As good friends will, they nod, even if they privately believe she’s a little flaky and should really figure out what it is she wants to do and then just do it, for god’s sake.
In spite of her assurances that she can handle basic financial records, Alessandra is never quite certain the restaurant is making money. She dutifully records income and expenses, and regularly deposits the revenues into the bank, but she has no knowledge of the expenses Cody’s handling—the cost of the renovations, payroll taxes and workers’ compensation premiums and unemployment taxes, franchise taxes, utilities, etc. Every two weeks a paycheck arrives in the mail, and the company credit card continues to cover the basic costs for which she’s responsible, so she assumes her work must be satisfactory.
Anyway, it’s only temporary. If Cody comes back and fires her for doing a poor job, well, then, that will be her sign it’s time to move on.
In October, a few months after what is now known as Barbara’s Breakfast Bar opened and earned a reputation as the place to go for smoothies and nothing else, Alessandra’s parents receive a letter from a lawyer in Italy stating that Alessandra’s grandfather has died. Grandfather Otis lived just outside Siena, in Italy, where he ran a sizeable vineyard and olive orchard.
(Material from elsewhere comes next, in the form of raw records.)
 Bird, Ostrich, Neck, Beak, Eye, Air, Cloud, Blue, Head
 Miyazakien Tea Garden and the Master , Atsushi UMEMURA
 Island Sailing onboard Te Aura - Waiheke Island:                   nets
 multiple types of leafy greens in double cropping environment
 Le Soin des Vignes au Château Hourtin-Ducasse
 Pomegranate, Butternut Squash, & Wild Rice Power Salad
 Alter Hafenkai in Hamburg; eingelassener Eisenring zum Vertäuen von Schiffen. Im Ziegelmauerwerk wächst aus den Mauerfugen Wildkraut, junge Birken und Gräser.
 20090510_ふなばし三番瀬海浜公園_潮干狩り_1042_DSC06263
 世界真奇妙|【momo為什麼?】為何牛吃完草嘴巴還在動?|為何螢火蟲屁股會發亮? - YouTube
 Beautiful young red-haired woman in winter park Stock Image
He had refused to speak to his daughter (Alessandra’s mother), though she was his only offspring, after she married an American, but now he is dead, and he’s left everything to the granddaughter he never met.
“This is your chance,” Jade says.
“You’ve been waiting for an excuse to escape again,” Cassie says. “Here it is.”
“Your parents don’t even like to travel,” Dominic points out. “They haven’t, like, left the island in, like, eons. Except for, you know, doctor’s appointments and shit.”
“And when you graduated from college,” Cassie adds.
“You should go,” they tell her.
Their words surprise an unexpected ambivalence in her. They’re giving voice to what she believes she wants, but just now, suddenly, she’s not so sure.
After consulting with postmistress Jenny (who advised her to listen to the wind, the spirit of mother earth will show her the way), she decides the universe must be trying to tell her it’s time to go. Again. And she’d be a fool to ignore the universe, right?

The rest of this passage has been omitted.